The 8km journey from Musumba to Bukeye Washing Station is long and tiring. Farmers have to climb up steep hills and back down narrow dirt paths to reach Bukeye. They walk through some of the most beautiful scenery, but have no time to stop and appreciate it, concentrating on the heavy load of cherries resting on their heads. They pass two other washing stations nestled in Musumba’s rolling hills, choosing to travel the distance to Bukeye because with Long Miles they say they have found hope. Unlike most other regions in Burundi, this hill was left almost untouched by war. It was a peaceful island in the midst of cyclical violence and destruction. Despite this, Musumba has been our greatest challenge, with many old coffee trees and run-down farms. Yet, it's a hill we won’t give up on because it holds so much potential.

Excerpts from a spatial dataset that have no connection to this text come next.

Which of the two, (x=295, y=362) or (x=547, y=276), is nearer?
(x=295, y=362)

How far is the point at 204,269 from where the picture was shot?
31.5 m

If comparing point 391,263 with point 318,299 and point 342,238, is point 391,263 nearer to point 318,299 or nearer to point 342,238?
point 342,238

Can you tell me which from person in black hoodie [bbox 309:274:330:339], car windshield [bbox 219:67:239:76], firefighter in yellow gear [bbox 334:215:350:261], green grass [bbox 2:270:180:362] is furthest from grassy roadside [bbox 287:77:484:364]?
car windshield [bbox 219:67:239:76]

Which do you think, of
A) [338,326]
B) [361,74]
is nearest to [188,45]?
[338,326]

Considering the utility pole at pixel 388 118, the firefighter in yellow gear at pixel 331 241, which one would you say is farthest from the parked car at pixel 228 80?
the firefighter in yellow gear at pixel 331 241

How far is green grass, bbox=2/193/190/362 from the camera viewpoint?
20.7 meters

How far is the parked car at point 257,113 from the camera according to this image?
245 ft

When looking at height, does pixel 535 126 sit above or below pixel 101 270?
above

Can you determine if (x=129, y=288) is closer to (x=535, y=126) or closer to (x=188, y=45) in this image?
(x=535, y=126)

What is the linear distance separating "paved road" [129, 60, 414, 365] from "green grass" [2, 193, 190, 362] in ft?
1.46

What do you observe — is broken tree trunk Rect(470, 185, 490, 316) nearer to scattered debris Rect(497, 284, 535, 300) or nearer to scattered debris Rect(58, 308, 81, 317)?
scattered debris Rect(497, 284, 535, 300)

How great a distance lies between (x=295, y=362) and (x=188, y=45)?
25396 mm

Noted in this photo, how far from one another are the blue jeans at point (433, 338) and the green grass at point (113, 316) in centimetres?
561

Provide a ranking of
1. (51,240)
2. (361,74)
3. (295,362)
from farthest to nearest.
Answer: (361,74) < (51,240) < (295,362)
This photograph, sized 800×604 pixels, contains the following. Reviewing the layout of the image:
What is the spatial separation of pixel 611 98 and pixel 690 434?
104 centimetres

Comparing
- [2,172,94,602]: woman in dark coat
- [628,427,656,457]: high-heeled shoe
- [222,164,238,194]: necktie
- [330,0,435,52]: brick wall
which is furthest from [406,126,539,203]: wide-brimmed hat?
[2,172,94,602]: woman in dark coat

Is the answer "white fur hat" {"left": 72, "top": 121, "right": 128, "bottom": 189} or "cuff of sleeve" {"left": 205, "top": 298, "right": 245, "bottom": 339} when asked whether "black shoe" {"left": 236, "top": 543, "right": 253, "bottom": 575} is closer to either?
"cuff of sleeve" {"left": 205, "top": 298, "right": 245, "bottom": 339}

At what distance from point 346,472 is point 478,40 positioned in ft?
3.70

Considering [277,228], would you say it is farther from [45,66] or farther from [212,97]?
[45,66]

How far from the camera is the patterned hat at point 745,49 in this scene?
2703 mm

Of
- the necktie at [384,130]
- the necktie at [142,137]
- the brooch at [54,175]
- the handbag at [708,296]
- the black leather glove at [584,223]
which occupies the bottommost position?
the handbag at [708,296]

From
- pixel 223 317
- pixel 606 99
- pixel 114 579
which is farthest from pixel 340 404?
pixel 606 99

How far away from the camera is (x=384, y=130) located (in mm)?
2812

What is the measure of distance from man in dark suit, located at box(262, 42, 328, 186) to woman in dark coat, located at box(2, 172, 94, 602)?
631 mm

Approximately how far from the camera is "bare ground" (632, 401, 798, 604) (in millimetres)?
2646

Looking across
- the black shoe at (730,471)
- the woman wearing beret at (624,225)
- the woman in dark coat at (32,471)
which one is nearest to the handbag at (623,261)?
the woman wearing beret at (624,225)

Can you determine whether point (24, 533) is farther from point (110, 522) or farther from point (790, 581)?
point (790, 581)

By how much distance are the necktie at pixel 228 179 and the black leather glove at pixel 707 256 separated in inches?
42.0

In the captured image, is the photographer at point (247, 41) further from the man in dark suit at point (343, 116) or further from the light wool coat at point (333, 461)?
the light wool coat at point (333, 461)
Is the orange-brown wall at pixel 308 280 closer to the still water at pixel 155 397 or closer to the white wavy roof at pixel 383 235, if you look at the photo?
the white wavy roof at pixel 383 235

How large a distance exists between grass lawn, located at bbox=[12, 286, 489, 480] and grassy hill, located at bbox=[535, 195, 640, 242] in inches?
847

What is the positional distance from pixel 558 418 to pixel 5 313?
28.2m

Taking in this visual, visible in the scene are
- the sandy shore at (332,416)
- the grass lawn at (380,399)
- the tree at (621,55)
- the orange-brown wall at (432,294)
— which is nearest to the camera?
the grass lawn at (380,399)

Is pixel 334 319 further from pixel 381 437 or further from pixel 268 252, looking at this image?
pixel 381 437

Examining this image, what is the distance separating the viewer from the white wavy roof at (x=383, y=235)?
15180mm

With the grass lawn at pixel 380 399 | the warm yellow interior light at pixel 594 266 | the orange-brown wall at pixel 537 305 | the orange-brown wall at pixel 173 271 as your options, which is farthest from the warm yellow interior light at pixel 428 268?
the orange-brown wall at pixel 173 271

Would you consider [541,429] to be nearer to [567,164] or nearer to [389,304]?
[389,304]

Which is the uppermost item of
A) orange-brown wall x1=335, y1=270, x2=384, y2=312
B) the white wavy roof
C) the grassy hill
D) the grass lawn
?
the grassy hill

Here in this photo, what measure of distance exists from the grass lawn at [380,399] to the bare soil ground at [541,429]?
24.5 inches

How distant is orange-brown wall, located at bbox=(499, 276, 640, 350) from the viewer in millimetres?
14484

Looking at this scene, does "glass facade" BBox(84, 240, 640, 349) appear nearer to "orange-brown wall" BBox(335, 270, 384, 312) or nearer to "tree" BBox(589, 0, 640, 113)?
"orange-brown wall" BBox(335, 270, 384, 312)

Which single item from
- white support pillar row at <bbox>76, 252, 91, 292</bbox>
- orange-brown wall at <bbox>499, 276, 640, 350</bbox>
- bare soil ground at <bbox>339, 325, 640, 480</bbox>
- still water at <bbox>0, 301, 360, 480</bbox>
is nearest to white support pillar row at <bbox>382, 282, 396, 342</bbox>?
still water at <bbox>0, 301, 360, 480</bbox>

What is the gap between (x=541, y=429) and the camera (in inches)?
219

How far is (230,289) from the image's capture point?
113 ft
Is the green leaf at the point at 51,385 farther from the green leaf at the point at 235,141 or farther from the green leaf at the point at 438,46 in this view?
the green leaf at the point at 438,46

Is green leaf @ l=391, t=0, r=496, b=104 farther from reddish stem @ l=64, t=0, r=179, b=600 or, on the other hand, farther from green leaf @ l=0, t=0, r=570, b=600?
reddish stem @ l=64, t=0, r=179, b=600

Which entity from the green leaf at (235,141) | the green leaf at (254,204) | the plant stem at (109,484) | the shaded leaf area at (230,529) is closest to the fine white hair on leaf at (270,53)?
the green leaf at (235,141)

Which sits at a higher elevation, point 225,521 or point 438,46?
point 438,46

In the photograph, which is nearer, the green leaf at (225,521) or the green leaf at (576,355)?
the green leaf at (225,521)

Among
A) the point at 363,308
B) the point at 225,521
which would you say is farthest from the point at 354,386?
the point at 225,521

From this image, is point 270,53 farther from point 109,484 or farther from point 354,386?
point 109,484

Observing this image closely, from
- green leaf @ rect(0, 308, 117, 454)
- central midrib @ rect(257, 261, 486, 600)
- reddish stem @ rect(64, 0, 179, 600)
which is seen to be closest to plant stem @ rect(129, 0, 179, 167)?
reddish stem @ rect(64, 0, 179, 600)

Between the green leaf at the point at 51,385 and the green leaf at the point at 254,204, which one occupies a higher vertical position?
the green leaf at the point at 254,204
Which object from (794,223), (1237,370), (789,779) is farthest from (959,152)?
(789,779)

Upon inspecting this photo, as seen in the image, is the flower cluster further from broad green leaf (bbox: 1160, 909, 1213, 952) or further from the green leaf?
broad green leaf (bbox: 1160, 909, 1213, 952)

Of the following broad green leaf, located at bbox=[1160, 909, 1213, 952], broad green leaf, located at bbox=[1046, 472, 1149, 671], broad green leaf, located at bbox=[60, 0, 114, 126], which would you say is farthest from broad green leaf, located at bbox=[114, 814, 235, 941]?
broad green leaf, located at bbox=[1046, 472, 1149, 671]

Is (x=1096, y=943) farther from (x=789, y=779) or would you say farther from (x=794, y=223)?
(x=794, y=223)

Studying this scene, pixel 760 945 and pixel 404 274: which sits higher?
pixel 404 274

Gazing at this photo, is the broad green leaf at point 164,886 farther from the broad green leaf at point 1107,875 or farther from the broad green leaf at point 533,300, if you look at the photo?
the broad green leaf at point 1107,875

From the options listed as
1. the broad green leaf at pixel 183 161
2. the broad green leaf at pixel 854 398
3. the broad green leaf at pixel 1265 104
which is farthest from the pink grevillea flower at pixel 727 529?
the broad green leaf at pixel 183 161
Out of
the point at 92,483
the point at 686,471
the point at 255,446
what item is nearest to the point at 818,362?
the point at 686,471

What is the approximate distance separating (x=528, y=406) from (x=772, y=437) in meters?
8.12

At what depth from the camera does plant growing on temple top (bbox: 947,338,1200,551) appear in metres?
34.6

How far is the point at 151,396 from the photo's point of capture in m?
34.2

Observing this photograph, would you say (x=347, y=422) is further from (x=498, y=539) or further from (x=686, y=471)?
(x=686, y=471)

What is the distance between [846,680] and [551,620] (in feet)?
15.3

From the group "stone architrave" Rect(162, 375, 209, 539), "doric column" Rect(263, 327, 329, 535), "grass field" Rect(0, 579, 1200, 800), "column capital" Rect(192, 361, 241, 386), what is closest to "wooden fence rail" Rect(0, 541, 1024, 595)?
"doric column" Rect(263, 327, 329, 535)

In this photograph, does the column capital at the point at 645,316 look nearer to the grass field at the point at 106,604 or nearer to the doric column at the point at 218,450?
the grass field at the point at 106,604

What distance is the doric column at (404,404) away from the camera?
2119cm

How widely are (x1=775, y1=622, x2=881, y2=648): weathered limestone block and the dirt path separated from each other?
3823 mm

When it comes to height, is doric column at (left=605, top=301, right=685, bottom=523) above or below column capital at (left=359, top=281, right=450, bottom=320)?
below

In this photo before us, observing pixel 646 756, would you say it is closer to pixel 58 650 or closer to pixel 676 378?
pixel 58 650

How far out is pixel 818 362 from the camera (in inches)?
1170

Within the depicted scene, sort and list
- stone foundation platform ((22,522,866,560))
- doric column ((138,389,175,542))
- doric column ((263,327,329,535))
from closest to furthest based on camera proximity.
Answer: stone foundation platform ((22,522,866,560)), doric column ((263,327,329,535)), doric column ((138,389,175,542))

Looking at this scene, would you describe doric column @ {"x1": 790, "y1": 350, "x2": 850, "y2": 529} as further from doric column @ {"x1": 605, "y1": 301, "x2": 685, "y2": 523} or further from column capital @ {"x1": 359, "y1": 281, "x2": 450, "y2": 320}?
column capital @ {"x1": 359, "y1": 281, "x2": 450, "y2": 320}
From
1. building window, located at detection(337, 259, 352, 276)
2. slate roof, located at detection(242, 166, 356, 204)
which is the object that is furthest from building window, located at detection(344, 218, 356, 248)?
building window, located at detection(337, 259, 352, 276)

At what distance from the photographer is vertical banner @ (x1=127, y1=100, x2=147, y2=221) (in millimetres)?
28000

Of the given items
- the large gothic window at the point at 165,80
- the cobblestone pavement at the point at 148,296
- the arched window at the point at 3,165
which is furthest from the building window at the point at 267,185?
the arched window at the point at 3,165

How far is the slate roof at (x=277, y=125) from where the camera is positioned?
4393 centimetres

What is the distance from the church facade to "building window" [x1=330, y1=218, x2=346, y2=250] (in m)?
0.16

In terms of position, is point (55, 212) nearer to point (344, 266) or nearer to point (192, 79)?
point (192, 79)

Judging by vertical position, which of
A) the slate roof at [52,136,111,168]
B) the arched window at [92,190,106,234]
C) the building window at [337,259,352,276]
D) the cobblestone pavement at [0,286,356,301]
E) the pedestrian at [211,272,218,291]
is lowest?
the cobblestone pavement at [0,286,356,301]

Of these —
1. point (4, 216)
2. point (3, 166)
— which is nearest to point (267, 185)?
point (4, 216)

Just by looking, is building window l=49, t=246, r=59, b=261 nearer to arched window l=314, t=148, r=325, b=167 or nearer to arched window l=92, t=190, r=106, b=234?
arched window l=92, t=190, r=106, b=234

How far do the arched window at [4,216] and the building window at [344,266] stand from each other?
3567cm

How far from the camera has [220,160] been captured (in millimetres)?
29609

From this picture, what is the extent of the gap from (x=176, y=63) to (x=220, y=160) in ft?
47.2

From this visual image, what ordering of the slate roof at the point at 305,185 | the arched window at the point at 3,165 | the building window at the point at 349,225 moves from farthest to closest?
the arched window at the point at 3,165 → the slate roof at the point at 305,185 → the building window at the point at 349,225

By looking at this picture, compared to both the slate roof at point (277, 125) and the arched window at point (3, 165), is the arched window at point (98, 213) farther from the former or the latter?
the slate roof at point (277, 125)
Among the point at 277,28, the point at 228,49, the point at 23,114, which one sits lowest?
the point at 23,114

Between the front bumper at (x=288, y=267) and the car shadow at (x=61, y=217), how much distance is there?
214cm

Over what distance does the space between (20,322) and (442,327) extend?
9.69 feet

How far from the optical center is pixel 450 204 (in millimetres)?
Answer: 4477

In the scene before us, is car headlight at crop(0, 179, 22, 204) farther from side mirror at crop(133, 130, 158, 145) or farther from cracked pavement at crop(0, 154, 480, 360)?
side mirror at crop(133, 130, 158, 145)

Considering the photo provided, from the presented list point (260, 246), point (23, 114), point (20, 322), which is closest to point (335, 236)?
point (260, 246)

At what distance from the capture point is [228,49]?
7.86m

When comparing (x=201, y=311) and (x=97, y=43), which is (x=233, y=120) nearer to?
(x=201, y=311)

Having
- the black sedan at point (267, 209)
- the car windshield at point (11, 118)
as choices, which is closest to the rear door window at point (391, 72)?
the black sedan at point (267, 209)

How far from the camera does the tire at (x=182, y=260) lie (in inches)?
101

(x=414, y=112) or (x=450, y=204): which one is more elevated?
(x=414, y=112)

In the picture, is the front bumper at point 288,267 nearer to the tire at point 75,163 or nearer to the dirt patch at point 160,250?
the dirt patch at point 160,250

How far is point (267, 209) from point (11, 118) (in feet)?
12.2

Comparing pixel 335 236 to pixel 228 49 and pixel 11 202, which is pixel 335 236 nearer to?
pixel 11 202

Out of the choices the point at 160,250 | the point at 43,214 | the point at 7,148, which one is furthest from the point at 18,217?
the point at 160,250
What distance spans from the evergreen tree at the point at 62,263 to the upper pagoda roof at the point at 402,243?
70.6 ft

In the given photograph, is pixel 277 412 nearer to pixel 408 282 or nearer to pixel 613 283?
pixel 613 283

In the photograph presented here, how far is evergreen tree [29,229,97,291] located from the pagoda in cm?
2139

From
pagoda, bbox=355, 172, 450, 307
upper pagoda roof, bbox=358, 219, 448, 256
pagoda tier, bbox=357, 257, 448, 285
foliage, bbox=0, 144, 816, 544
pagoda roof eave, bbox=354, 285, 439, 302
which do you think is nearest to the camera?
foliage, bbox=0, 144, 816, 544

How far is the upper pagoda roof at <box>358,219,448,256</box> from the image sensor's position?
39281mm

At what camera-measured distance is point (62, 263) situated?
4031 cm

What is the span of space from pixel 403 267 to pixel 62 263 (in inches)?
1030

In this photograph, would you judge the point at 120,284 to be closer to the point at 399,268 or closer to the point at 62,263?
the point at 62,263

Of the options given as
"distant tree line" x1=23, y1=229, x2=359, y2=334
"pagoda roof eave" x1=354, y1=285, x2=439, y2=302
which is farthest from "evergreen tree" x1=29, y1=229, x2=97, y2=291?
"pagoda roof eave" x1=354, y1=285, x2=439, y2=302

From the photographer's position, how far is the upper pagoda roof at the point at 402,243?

Bukeye Washing Station has its own borehole water source and a granite filtered well. During the fully washed process freshly harvested cherries are delivered by coffee farmers to the Long Miles Coffee Washing Station, then floated and hand-sorted for ripeness upon arrival. The cherries are pulped and undergo a single fermentation process. Parchment spends around twelve hours dry fermenting. The parchment is sometimes ‘footed’ after fermentation. A team will agitate and dance on the slippery coffee parchment by foot, helping to loosen any remaining mucilage clinging to it. It is then rinsed in fresh water, graded by density and left to soak for another four to six hours in the final rinse tank. The parchment is carried to covered drying tables where it spends between six and fourty-eight hours pre-drying. During this time, it is hand-picked for under-ripeness, over-ripeness, insect damage and visual defects. It is then moved to traditional African raised tables where it spends between sixteen to twenty days slow drying (depending on the weather) until it reaches the desired 10.5% moisture level.